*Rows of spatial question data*
◆ ◆ ◆ ◆ ◆ ◆ ◆

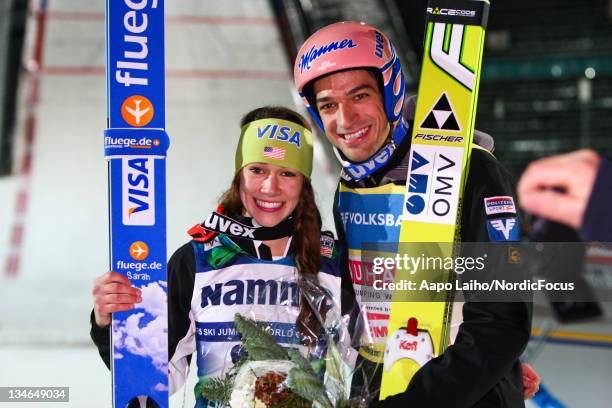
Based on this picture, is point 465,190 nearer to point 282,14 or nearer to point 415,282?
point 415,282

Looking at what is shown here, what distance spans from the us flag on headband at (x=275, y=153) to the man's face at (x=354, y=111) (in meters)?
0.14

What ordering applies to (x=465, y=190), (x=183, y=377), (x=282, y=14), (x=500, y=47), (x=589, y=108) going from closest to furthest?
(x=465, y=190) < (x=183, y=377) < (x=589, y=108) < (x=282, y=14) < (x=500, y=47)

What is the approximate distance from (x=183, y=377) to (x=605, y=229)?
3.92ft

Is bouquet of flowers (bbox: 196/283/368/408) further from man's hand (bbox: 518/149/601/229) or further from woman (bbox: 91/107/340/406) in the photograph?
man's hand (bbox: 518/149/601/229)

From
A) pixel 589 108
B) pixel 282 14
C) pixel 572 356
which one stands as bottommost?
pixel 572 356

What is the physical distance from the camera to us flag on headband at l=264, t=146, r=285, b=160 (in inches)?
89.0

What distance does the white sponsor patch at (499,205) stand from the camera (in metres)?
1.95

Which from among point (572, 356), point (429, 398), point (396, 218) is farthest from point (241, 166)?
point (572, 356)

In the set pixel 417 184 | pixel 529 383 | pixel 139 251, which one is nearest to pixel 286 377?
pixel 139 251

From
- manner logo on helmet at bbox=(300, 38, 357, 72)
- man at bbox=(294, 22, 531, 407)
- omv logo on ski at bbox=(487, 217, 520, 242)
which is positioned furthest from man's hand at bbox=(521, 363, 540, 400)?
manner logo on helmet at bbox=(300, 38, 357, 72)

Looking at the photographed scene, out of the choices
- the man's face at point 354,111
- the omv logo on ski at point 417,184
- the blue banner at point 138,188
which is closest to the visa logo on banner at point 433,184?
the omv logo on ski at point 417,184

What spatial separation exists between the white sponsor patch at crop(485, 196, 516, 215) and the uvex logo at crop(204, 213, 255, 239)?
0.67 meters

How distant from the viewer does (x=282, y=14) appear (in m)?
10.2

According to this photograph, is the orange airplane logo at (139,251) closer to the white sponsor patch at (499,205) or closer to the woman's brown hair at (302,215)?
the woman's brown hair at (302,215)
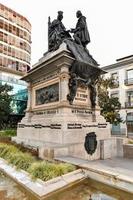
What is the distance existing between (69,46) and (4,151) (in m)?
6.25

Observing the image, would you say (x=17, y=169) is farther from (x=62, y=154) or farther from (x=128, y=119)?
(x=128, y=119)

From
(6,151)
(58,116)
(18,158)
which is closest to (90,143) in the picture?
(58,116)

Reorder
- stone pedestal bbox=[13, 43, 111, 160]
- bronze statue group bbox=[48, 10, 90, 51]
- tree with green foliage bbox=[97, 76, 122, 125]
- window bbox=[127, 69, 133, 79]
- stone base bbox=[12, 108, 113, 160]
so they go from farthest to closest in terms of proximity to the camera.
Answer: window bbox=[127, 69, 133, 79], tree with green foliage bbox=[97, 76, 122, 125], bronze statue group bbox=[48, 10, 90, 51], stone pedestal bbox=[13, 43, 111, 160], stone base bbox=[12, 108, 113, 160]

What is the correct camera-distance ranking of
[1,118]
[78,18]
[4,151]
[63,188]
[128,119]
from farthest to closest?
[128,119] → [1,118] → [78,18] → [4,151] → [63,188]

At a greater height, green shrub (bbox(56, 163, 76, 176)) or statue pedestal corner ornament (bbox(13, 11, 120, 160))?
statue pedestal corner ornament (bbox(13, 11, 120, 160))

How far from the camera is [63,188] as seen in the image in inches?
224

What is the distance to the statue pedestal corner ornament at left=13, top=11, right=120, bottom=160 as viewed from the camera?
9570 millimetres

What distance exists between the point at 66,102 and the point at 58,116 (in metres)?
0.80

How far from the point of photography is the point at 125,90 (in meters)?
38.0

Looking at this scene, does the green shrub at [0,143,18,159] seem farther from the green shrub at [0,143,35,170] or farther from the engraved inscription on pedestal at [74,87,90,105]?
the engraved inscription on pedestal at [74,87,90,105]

◆ ◆ ◆ ◆ ◆ ◆ ◆

*Task goal*
Retype every one of the entries above word for word, omitting the pictures.

*Right answer*
Based on this picture, is point 465,190 nearer to point 282,14 or nearer to point 415,282?
point 415,282

Looking at what is shown here, what distance spans from the us flag on headband at (x=275, y=153) to the man's face at (x=354, y=111) (in meters)?
0.14

What ordering applies to (x=465, y=190), (x=183, y=377), (x=282, y=14), (x=500, y=47), (x=589, y=108) going from closest to furthest?
(x=465, y=190) < (x=183, y=377) < (x=589, y=108) < (x=282, y=14) < (x=500, y=47)

What is the approximate distance from (x=183, y=377) to (x=605, y=229)?
3.92ft

Is bouquet of flowers (bbox: 196/283/368/408) further from man's hand (bbox: 518/149/601/229) or further from woman (bbox: 91/107/340/406) in the photograph?
man's hand (bbox: 518/149/601/229)

From
A) pixel 589 108
B) pixel 282 14
C) pixel 572 356
which one stands as bottommost?
pixel 572 356

What is the physical distance from the camera to us flag on headband at l=264, t=146, r=285, b=160 (in inches)?
89.0

What distance does the white sponsor patch at (499,205) stand from the camera (in metres)?
1.95

Which from among point (572, 356), point (429, 398), point (396, 218) is farthest from point (241, 166)?
point (572, 356)

In the set pixel 417 184 | pixel 529 383 | pixel 139 251, which one is nearest to pixel 286 377?
pixel 139 251

From
- manner logo on helmet at bbox=(300, 38, 357, 72)
- man at bbox=(294, 22, 531, 407)
- omv logo on ski at bbox=(487, 217, 520, 242)
which is positioned furthest from man's hand at bbox=(521, 363, 540, 400)?
manner logo on helmet at bbox=(300, 38, 357, 72)

Looking at the photographed scene, out of the choices
- the man's face at point 354,111
- the omv logo on ski at point 417,184
- the blue banner at point 138,188
which is closest to the visa logo on banner at point 433,184?
the omv logo on ski at point 417,184

What spatial separation exists between the white sponsor patch at crop(485, 196, 516, 215) and the uvex logo at crop(204, 213, 255, 239)?
0.67 meters

How distant from the viewer does (x=282, y=14) appear (in m)?
10.2

According to this photograph, is the orange airplane logo at (139,251) closer to the white sponsor patch at (499,205) or closer to the woman's brown hair at (302,215)?
the woman's brown hair at (302,215)
What is the distance existing between (69,46) and (4,151) (in m)?
6.25

Observing the image, would you say (x=17, y=169) is farther from (x=62, y=154) or farther from (x=128, y=119)?
(x=128, y=119)

From
(6,151)
(58,116)
(18,158)
which is closest to (90,143) in the picture?
(58,116)

Reorder
- stone pedestal bbox=[13, 43, 111, 160]
- bronze statue group bbox=[48, 10, 90, 51]
- tree with green foliage bbox=[97, 76, 122, 125]
- window bbox=[127, 69, 133, 79]
- stone base bbox=[12, 108, 113, 160]
so they go from farthest to closest in terms of proximity to the camera.
Answer: window bbox=[127, 69, 133, 79], tree with green foliage bbox=[97, 76, 122, 125], bronze statue group bbox=[48, 10, 90, 51], stone pedestal bbox=[13, 43, 111, 160], stone base bbox=[12, 108, 113, 160]

What is the correct camera-distance ranking of
[1,118]
[78,18]
[4,151]
[63,188]
[128,119]
from farthest to closest?
[128,119] → [1,118] → [78,18] → [4,151] → [63,188]

At a greater height, green shrub (bbox(56, 163, 76, 176)) or statue pedestal corner ornament (bbox(13, 11, 120, 160))?
statue pedestal corner ornament (bbox(13, 11, 120, 160))

How far from the camera is [63,188] as seen in the image in inches?
224

What is the distance to the statue pedestal corner ornament at left=13, top=11, right=120, bottom=160 as viewed from the camera?
9570 millimetres

What distance exists between the point at 66,102 and the point at 58,116 (in metres)?
0.80

How far from the point of photography is the point at 125,90 (in meters)?
38.0

Looking at this scene, does the green shrub at [0,143,18,159] seem farther from the green shrub at [0,143,35,170] or farther from the engraved inscription on pedestal at [74,87,90,105]?
the engraved inscription on pedestal at [74,87,90,105]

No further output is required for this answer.